Insomnia is one of the wonderful things I have experienced on a whole new level with Cushing's. It keeps me up nights and many mornings also. I have had times when I couldn't sleep for a couple of days. I survive on naps of 30 - 45 minute intervals. I have done some great things with my time though. I have read books, update my blog, think up a million and one things I should be doing instead of just searching the internet for something exciting. My mind goes a million miles an hour at night. I know I should be sleeping and I even feel guilty because I'm not. I monitor my blood sugar and stress about not sleeping. Many doctors say you should get 7 - 8 hours of sleep at night in order to have more energy and feel refreshed. I'm tired all the time, so why can't I sleep. It's because my freakin' body is going 90 miles an hour. I have a constant "high" going on. My body is stuck in fight or flight mode.

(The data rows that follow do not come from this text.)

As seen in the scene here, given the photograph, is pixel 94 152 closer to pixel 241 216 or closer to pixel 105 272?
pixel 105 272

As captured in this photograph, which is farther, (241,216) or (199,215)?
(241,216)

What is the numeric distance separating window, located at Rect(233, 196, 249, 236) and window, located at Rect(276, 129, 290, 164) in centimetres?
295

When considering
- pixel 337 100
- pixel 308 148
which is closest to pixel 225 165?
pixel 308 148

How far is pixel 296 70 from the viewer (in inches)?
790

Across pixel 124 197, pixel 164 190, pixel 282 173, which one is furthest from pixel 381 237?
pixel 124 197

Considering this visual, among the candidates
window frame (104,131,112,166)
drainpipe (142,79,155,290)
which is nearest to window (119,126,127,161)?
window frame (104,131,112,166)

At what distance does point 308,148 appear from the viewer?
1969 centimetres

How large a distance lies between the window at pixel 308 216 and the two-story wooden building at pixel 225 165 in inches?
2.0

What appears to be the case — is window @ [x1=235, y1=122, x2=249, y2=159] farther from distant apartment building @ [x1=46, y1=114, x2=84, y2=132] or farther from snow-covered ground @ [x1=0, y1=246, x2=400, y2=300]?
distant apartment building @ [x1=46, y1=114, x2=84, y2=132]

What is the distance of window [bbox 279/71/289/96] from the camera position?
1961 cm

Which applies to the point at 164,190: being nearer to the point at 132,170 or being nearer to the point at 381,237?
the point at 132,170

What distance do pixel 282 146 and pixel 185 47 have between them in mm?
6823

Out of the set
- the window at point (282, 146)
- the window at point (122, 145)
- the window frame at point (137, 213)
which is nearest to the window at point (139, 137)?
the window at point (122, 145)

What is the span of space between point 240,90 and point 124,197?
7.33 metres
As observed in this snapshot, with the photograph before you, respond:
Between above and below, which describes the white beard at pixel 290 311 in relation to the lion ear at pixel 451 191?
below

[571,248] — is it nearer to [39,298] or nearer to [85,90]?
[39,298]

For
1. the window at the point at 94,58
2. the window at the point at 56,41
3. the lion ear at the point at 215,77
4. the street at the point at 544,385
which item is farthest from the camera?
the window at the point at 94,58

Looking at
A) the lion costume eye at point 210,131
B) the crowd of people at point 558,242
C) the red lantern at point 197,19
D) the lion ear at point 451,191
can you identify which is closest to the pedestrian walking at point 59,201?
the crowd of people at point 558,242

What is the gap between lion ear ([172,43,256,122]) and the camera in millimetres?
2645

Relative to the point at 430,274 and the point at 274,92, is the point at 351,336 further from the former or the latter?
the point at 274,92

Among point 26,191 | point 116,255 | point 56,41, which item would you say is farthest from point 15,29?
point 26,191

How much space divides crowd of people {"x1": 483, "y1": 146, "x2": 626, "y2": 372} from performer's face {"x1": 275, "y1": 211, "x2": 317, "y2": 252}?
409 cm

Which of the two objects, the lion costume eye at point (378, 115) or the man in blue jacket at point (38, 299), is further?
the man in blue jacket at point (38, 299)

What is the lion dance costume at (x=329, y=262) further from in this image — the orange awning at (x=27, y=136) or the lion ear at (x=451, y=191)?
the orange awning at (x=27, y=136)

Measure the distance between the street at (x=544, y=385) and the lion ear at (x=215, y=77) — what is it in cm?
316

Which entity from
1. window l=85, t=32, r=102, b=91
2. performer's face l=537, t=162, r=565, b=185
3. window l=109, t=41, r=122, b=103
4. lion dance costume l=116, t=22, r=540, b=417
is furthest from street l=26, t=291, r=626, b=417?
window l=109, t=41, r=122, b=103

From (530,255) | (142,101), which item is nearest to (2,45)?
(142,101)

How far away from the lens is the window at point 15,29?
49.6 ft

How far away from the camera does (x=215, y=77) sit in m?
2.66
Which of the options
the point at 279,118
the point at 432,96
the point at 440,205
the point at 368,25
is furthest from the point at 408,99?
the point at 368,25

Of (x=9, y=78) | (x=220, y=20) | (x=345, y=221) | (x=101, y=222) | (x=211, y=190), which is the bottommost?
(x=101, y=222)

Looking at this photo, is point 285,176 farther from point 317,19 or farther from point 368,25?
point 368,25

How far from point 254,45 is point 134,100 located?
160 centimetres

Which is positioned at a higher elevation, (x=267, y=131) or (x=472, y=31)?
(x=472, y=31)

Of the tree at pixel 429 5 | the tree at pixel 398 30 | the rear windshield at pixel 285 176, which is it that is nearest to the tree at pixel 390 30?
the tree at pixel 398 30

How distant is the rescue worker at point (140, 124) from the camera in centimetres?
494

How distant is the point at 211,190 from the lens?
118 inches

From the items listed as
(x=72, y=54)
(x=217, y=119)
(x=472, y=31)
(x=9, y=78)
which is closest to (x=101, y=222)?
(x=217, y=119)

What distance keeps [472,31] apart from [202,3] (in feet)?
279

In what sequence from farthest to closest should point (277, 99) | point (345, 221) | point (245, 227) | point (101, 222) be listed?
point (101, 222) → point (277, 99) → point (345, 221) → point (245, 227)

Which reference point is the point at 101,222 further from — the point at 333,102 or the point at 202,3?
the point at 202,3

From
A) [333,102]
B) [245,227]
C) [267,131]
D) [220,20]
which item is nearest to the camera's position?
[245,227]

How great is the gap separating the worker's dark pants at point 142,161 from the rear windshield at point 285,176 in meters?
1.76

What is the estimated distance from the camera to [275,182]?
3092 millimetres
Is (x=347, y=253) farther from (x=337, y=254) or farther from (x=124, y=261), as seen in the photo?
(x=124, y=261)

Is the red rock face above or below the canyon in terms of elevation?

I had my surgery Oct. 31, 2012. Yet somehow my body doesn't understand that. They removed the tumor and my right adrenal gland. My body doesn't believe it. It tells me it won't accept it. I still have "highs" and my heart rate is still high. A normal heart rate before my surgery was anywhere from 150-180. It has slowed down now. On a good day it is between 80-95. On a bad day it is 100-150. I have to talk to my endo about this when I go to my next appt. in a couple of weeks. My left adrenal gland never started working again and I am on 40 mg of hydrocortisone twice daily. This is the only way I can function. I know other people are able to taper off and that is great, for them.... For me, we have tried time and time again to taper me off. When we get below what I am currently taking, my body gets mad at me and fights back. I end up in the hospital for a week or more at a time. It's not pretty. I get really sick, really weak, and really tired. This is the times when the only thing I can do is SLEEP. It's about the only time I get regular sleep. But then sleep is all I do at those times.
So, it seems like I am stuck with the dilemma.... to sleep or not to sleep.... That is MY question.